OBJECTIVE 1 =
Write out the entries, everything from their start down to the line that contains "33H27V35L29 36V37H36V36H38V34H39V29H38L35 25L29", including that line. Leave the pictures out of your answer.

EXTRACT PROVIDED =
>>>>>

Wanderlust
All those golden autumn days the sky was full of wings. . . The wings and the golden weather and the tang of frost in the mornings made Laura want to go somewhere. She did not know where. She wanted only to go.
“Let’s go West,” she said one night after supper. “Pa, can’t we go West when Uncle Henry does?”
. . . “I know, little Half-pint,” said Pa, and his voice was very kind. “You and I want to fly like the birds. . .”1
Wearing long-sleeved flannel shirts and seeing snow geese—all glossy white with black-tipped wings—are among the signs that September has arrived in all her tawny glory. The incense of woodsmoke, the vaulted vibrant blue skies, and the slant of the afternoon sunlight all beckon me to come out and play. “Come West,” they whisper. And I do. I nose my car through fresh winds, snaking over mountain passes until I find a place to get lost in the wild and the beauty. Like little Laura, I ache to go West, to live freely. Free from schedules—the ever-pressing fist of time—and free from others’ expectations.
Familiarity feels like the level ground I need to leave behind on the hunt for paths that climb ever-upward. What is it that I long for, that I can’t get out of my blood no matter how often I hike until the stars wink open? The leaves of my favourite books rustle with the answer. I would never have believed just one of them; but when the overflowing shelves all carry me from an unassuming front door to wild lands, beasts, and men, only to arrive back at home, I take notice.

<<<<<

OBJECTIVE 2 =
Give again, word for word, everything in the essay on wanderlust from "Familiarity feels like" down to "I take notice.".

AVAILABLE DATA =

>>>>>

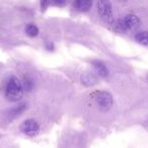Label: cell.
<instances>
[{
	"mask_svg": "<svg viewBox=\"0 0 148 148\" xmlns=\"http://www.w3.org/2000/svg\"><path fill=\"white\" fill-rule=\"evenodd\" d=\"M23 87L21 82L16 78L12 76L9 78L7 82L6 88H5V97L10 101H17L23 97Z\"/></svg>",
	"mask_w": 148,
	"mask_h": 148,
	"instance_id": "obj_1",
	"label": "cell"
},
{
	"mask_svg": "<svg viewBox=\"0 0 148 148\" xmlns=\"http://www.w3.org/2000/svg\"><path fill=\"white\" fill-rule=\"evenodd\" d=\"M25 33H27V35L29 36V37H36V36H38V34H39V29H38L35 25L29 23V25H27V27H25Z\"/></svg>",
	"mask_w": 148,
	"mask_h": 148,
	"instance_id": "obj_9",
	"label": "cell"
},
{
	"mask_svg": "<svg viewBox=\"0 0 148 148\" xmlns=\"http://www.w3.org/2000/svg\"><path fill=\"white\" fill-rule=\"evenodd\" d=\"M92 2L89 0H78L76 2H74V6L77 10L79 11H88L91 8Z\"/></svg>",
	"mask_w": 148,
	"mask_h": 148,
	"instance_id": "obj_6",
	"label": "cell"
},
{
	"mask_svg": "<svg viewBox=\"0 0 148 148\" xmlns=\"http://www.w3.org/2000/svg\"><path fill=\"white\" fill-rule=\"evenodd\" d=\"M135 40L137 43L143 46H148V32H138L135 36Z\"/></svg>",
	"mask_w": 148,
	"mask_h": 148,
	"instance_id": "obj_8",
	"label": "cell"
},
{
	"mask_svg": "<svg viewBox=\"0 0 148 148\" xmlns=\"http://www.w3.org/2000/svg\"><path fill=\"white\" fill-rule=\"evenodd\" d=\"M120 25L126 31H136L139 27V19L135 14H128L121 21Z\"/></svg>",
	"mask_w": 148,
	"mask_h": 148,
	"instance_id": "obj_4",
	"label": "cell"
},
{
	"mask_svg": "<svg viewBox=\"0 0 148 148\" xmlns=\"http://www.w3.org/2000/svg\"><path fill=\"white\" fill-rule=\"evenodd\" d=\"M21 130L27 136H36L40 131V126L35 120H27L21 125Z\"/></svg>",
	"mask_w": 148,
	"mask_h": 148,
	"instance_id": "obj_3",
	"label": "cell"
},
{
	"mask_svg": "<svg viewBox=\"0 0 148 148\" xmlns=\"http://www.w3.org/2000/svg\"><path fill=\"white\" fill-rule=\"evenodd\" d=\"M97 11L101 17L107 23H113V10L110 2L108 1H99L97 3Z\"/></svg>",
	"mask_w": 148,
	"mask_h": 148,
	"instance_id": "obj_2",
	"label": "cell"
},
{
	"mask_svg": "<svg viewBox=\"0 0 148 148\" xmlns=\"http://www.w3.org/2000/svg\"><path fill=\"white\" fill-rule=\"evenodd\" d=\"M93 68H95V70L97 71V73L101 77H107L108 74H109V71H108L106 65L99 61L93 62Z\"/></svg>",
	"mask_w": 148,
	"mask_h": 148,
	"instance_id": "obj_7",
	"label": "cell"
},
{
	"mask_svg": "<svg viewBox=\"0 0 148 148\" xmlns=\"http://www.w3.org/2000/svg\"><path fill=\"white\" fill-rule=\"evenodd\" d=\"M97 103L101 109L106 111V110L110 109L111 106L113 105V99L110 93L106 92V91H101L97 95Z\"/></svg>",
	"mask_w": 148,
	"mask_h": 148,
	"instance_id": "obj_5",
	"label": "cell"
}]
</instances>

<<<<<

RESPONSE 1 =
Label: cell.
<instances>
[{
	"mask_svg": "<svg viewBox=\"0 0 148 148\" xmlns=\"http://www.w3.org/2000/svg\"><path fill=\"white\" fill-rule=\"evenodd\" d=\"M23 87L21 82L16 78L12 76L9 78L7 82L6 88H5V97L10 101H17L23 97Z\"/></svg>",
	"mask_w": 148,
	"mask_h": 148,
	"instance_id": "obj_1",
	"label": "cell"
},
{
	"mask_svg": "<svg viewBox=\"0 0 148 148\" xmlns=\"http://www.w3.org/2000/svg\"><path fill=\"white\" fill-rule=\"evenodd\" d=\"M25 33H27V35L29 36V37H36V36H38V34H39V29H38L35 25L29 23V25H27V27H25Z\"/></svg>",

RESPONSE 2 =
Familiarity feels like the level ground I need to leave behind on the hunt for paths that climb ever-upward. What is it that I long for, that I can’t get out of my blood no matter how often I hike until the stars wink open? The leaves of my favourite books rustle with the answer. I would never have believed just one of them; but when the overflowing shelves all carry me from an unassuming front door to wild lands, beasts, and men, only to arrive back at home, I take notice.